O racional para o desenvolvimento do Tx de ilhotas é que estas representam apenas 1% a 2% da massa celular do pâncreas, sendo todo o restante do órgão representado por tecido não-endócrino, desnecessário para o paciente com DM1.
A EVOLUÇÃO DO TRANSPLANTE DE ILHOTAS
A primeira tentativa de transplantar ilhotas, ainda que de maneira rudimentar, ocorreu em 1894, portanto, antes que a insulina fosse isolada por Banting, Best e Collip em 1921. Naquela época já se sabia que extratos de pâncreas continham algum elemento capaz de diminuir a glicemia e o Dr. W. Williams tentou implantar pequenos fragmentos de pâncreas ovino no subcutâneo de um rapaz de 15 anos em cetoacidose. Naquela época, os imunossupressores e as conseqüências de um xenotransplante eram completamente desconhecidos e o enxerto foi prontamente rejeitado (1). A história moderna do Tx de ilhotas se inicia bem mais tarde, em 1972, quando P. Lacey conseguiu, pela primeira vez, reverter o diabetes em roedores com um implante de ilhotas (1). Não obstante grande repercussão deste trabalho experimental, época em se imaginou que este procedimento entraria rapidamente para o ensaio clínico, foi apenas em 1990 que Scharp e cols. reportaram ter obtido a insulino-independência em um paciente portador de DM1 pelo prazo de um mês (1). As grandes dificuldades técnicas envolvidas no processo laboratorial de isolamento das ilhotas impediram que este experimento fosse replicado em grande escala. Durante a década seguinte, cerca de 450 tentativas de realizar o Tx de ilhotas foram feitas, com índice de sucesso em obter a insulino-independência, pelo prazo mínimo de um mês, de apenas 8% em pacientes com DM1. Resultados de até 50% de sucesso foram reportados, quando os pacientes tinham-se tornado diabéticos por terem sido submetidos à pancreatectomia.
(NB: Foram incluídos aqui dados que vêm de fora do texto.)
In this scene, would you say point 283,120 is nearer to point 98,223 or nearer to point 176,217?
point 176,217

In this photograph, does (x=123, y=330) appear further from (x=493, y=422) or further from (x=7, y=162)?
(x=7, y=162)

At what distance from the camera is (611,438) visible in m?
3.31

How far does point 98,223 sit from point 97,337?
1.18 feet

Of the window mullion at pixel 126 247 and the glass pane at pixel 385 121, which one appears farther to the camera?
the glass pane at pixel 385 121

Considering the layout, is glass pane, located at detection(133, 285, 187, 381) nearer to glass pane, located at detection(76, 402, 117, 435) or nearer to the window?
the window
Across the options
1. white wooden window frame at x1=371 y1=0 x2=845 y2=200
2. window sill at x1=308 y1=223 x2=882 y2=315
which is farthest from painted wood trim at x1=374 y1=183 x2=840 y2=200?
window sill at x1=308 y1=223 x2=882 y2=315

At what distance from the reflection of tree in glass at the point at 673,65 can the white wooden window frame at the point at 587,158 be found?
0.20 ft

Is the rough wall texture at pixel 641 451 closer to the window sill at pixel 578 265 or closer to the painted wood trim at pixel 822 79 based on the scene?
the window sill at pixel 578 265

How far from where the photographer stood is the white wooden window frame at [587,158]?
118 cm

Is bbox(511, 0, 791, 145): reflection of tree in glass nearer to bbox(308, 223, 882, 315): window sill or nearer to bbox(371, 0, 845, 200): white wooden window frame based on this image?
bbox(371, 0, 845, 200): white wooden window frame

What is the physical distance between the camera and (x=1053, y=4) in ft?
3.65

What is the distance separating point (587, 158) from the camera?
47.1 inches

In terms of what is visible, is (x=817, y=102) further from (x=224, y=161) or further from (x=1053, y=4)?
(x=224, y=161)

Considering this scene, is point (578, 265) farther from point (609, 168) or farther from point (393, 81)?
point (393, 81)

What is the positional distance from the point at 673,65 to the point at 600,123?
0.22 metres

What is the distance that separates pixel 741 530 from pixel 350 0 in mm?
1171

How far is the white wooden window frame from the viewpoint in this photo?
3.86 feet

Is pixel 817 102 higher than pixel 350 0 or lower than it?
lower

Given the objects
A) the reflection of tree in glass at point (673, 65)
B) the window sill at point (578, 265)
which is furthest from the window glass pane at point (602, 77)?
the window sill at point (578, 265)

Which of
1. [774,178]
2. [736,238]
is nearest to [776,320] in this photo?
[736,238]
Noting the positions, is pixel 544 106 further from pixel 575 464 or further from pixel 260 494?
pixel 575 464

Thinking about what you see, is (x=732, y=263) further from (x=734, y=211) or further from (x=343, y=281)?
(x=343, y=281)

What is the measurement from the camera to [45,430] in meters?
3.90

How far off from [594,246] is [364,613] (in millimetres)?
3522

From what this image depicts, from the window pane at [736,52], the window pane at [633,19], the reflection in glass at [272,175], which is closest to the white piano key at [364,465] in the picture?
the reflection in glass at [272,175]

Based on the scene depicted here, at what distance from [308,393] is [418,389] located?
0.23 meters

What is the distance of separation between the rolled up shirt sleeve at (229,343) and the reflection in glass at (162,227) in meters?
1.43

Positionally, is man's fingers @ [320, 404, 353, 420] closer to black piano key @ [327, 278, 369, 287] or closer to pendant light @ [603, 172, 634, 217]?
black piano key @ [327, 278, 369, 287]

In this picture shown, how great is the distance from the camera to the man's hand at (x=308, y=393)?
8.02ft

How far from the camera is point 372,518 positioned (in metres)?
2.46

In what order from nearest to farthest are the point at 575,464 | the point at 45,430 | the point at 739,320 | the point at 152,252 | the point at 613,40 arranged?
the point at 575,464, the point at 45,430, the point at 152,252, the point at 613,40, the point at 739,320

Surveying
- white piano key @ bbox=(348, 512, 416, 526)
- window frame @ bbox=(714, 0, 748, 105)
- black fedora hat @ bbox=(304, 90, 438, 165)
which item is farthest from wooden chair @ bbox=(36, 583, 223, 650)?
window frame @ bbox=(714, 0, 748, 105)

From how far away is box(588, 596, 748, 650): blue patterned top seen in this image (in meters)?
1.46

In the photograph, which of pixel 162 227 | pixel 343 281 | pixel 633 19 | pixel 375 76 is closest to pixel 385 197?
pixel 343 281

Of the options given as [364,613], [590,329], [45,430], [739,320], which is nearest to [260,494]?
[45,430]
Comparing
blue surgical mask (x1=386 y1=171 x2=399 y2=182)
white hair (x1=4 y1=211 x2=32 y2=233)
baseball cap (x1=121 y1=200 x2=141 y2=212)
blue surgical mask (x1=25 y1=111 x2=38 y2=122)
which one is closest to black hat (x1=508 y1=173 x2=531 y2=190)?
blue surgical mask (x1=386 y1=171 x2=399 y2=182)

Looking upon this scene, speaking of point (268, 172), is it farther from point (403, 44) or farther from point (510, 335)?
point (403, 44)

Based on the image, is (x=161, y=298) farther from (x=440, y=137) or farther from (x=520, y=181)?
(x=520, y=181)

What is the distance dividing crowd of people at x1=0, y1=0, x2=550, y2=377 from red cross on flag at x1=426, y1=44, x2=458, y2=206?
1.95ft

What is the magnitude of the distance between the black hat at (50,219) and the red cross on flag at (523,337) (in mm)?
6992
No ano de 2000, Shapiro e cols. (3) publicaram dados de uma série de Tx de ilhotas em sete pacientes consecutivos em que todos alcançaram a insulino-independência, pelo período de seguimento de um ano, utilizando um protocolo modificado que viria a ser conhecido como o protocolo de Edmonton. As modificações propostas incluíam: a seleção de pacientes com a função renal preservada, o uso de um novo esquema de imunossupressão sem esteróides, o preparo das ilhotas sem a adição de proteínas xenogênicas e a realização de um implante de grande número de ilhotas, ou seja, de no mínimo, 10.000 IEQs/kg do receptor, obtidas de dois a três pâncreas e implantadas em duas infusões. Desde então, mais de 500 Tx de ilhotas foram realizados em centros de todo o mundo utilizando o protocolo de Edmonton ou versões modificadas desse procedimento.
Apesar do progresso no desenvolvimento do Tx de ilhotas, a necessidade de imunossupressão por toda a vida, a escassez e as dificuldades de acesso ao pâncreas de doadores falecidos, as dificuldades técnicas e o custo do isolamento das ilhotas, além da pouca durabilidade da insulinoindependência, representam obstáculos que restringem a sua utilização a pequeno grupo de pacientes cujo diabetes é marcado pela hiperlabilidade. Para estes pacientes o Tx de ilhotas tem mostrado ser uma intervenção benéfica que apresenta morbidade 20 vezes menor que o transplante de pâncreas, dado que é procedimento muito menos invasivo do ponto de vista cirúrgico (4).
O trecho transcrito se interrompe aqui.